Fraport ist auf der Suche nach weiteren Airport-Übernahmen

03.05.2017 - 10:42 0 Kommentare

Egal ob China, Südamerika oder Europa: Der Frankfurter Flughafenbetreiber Fraport ist an zahlreichen Airports beteiligt oder hat sie übernommen. Und es könnten noch mehr werden. Einen Flughafen hat der Konzern konkret im Visier.

Logo des Frankfurter Flughafenbetreibers Fraport an einem Informationsschalter.  - © dpa - Frank Rumpenhorst

Logo des Frankfurter Flughafenbetreibers Fraport an einem Informationsschalter. dpa /Frank Rumpenhorst

Fraport hat auch nach der Übernahme von 14 griechischen Flughäfen Interesse an Zukäufen im Ausland. Trotz der gestiegenen Schulden sei dies finanziell noch möglich, sagte Finanzvorstand Matthias Zieschang der "Börsen-Zeitung". "Nach wie vor sind wir an dem Flughafen in Sofia stark interessiert, der im vergangenen Jahr ausgeschrieben wurde."

Wegen der Neuwahlen in Bulgarien im März habe sich der Prozess jedoch verzögert. "Es ist ungewiss, ob und wann es dort weitergeht." Laut Zieschang würde der Flughafen gut zu den Frankfurtern passen, da sie in Bulgarien schon die Schwarzmeer-Flughäfen Varna und Burgas betreiben und sich mit Sofia Synergien erzielen ließen.

An den Airports, die mit einem blauen Logo dargestellt werden, ist Fraport beteiligt oder sogar der Betreiber - für die roten Flughäfen hat der Konzern bereits den Zuschlag bekommen. (Quelle: Fraport, Stand: 3. Mai 2017)

Die durch die jüngsten Übernahmen auf 3,4 bis 3,5 Milliarden Euro gestiegenen Schulden würden Fraport nicht von einem weiteren Zukauf abhalten. "Trotzdem haben wir noch deutlich Luft für den Erwerb weiterer Flughäfen."

Das Unternehmen betreibt neben dem Frankfurter Flughafen, dem wichtigsten Standort, zahlreiche andere Airports oder ist an diesen beteiligt. 2016 steuerte das Auslandsgeschäft etwas mehr als ein Drittel zum Konzernergebnis bei.
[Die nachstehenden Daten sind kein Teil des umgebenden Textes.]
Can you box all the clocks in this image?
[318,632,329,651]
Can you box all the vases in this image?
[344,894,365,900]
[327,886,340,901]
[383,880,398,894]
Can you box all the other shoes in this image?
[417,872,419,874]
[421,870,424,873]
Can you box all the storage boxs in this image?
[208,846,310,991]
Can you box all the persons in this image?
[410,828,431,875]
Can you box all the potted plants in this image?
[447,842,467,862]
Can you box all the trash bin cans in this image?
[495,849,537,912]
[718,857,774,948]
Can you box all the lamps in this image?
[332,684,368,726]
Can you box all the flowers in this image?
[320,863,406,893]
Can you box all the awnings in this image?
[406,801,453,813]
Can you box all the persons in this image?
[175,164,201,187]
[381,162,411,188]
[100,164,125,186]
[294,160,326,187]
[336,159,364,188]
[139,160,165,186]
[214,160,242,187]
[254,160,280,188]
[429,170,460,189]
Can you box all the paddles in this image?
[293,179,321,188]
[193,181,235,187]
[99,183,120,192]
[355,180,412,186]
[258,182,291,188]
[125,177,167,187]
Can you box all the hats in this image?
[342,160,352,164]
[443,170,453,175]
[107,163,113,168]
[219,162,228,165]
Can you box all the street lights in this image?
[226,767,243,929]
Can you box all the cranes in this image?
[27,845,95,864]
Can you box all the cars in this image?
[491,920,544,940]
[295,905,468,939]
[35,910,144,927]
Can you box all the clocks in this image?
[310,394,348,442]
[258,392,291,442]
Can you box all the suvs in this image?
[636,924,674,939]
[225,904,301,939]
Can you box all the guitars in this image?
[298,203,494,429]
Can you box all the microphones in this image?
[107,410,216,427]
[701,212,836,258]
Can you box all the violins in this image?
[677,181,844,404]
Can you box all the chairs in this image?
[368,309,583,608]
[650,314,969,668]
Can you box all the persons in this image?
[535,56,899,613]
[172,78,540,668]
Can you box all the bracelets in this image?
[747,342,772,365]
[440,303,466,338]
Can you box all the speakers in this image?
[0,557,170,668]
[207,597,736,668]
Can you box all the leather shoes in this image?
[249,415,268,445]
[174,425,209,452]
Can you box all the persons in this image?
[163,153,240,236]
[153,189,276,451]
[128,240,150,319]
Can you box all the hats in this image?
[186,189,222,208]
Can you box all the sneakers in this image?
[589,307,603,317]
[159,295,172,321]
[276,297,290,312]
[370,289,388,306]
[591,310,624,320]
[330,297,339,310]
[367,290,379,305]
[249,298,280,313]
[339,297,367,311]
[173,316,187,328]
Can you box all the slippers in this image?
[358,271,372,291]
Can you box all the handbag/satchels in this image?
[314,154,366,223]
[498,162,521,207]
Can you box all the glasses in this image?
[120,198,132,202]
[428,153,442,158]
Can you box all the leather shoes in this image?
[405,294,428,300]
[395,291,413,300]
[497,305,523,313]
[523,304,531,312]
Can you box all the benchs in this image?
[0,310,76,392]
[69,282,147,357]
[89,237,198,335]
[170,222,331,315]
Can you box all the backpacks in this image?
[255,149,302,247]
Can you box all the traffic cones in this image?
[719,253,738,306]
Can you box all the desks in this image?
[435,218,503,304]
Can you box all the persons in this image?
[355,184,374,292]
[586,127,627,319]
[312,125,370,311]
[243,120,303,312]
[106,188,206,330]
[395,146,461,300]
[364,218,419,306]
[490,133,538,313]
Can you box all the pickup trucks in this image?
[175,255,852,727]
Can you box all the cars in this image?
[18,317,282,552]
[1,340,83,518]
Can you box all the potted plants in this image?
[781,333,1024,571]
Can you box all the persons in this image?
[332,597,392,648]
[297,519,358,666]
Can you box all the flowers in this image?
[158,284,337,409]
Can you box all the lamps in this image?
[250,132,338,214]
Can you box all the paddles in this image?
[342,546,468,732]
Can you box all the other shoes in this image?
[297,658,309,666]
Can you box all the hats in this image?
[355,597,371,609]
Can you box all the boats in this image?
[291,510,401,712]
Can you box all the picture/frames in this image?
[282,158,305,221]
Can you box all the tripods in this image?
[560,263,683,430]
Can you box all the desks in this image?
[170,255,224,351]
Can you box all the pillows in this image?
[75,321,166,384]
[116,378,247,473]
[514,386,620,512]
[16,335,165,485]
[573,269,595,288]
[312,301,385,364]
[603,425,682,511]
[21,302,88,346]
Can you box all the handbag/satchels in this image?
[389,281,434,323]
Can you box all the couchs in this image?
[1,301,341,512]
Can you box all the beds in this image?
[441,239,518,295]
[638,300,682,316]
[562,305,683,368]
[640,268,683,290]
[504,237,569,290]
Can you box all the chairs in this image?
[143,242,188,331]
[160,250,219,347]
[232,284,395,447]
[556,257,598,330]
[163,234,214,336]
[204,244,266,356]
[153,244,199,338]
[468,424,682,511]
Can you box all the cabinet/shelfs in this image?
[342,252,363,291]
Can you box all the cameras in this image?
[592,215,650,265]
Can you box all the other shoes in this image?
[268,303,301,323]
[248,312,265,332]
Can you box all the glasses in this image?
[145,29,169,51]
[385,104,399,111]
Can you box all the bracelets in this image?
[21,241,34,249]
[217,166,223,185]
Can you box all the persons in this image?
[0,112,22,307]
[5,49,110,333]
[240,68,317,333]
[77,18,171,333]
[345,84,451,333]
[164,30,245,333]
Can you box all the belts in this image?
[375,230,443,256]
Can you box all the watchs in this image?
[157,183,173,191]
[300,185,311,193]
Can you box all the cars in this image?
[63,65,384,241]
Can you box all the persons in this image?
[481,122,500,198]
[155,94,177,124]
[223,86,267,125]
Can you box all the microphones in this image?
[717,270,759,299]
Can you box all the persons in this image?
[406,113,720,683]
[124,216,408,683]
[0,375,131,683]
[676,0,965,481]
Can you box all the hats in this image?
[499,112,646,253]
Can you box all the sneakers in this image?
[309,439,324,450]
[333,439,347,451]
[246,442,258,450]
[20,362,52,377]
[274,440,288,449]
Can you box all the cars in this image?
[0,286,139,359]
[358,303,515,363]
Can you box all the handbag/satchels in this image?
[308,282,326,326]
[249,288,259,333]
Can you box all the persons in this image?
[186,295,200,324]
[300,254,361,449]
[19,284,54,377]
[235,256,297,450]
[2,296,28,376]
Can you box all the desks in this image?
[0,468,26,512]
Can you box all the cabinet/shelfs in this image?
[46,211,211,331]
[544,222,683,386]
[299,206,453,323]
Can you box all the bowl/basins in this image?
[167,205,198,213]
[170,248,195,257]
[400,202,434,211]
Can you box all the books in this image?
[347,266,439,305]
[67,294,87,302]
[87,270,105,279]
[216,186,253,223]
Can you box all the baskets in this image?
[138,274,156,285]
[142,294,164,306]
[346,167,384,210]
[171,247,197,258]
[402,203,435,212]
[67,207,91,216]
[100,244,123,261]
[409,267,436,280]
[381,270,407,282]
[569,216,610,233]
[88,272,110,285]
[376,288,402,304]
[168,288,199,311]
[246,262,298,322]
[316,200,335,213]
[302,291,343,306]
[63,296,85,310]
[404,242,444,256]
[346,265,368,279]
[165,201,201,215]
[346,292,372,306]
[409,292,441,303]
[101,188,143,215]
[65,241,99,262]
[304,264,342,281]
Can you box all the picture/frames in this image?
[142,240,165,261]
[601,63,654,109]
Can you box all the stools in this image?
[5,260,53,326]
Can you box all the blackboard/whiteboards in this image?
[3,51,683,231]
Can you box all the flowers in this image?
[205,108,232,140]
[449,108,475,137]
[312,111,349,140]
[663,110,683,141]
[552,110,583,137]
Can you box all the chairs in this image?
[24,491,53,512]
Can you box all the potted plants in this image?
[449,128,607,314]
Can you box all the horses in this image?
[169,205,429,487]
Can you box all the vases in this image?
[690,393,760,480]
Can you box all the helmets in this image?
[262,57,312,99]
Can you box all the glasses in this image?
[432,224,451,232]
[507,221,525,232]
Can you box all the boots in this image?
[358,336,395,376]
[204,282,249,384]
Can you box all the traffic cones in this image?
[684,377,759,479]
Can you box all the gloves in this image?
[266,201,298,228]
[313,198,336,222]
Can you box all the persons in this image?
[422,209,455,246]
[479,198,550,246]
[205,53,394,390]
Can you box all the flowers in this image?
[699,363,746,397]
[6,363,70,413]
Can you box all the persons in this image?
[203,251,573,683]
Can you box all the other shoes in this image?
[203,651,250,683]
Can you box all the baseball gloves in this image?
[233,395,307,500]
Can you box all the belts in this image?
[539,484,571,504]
Die Aktie des Unternehmens befindet sich seit einiger Zeit im Höhenflug und stieg am Dienstag auf das Rekordhoch von 73,37 Euro. Damit ist das Unternehmen fast 6,8 Milliarden Euro wert. Einer der Profiteure ist das Land Hessen, dessen 31-Prozent-Anteil somit auf etwas mehr als 2,1 Milliarden Euro kommt. 20 Prozent der Aktien liegen bei den Stadtwerken Frankfurt.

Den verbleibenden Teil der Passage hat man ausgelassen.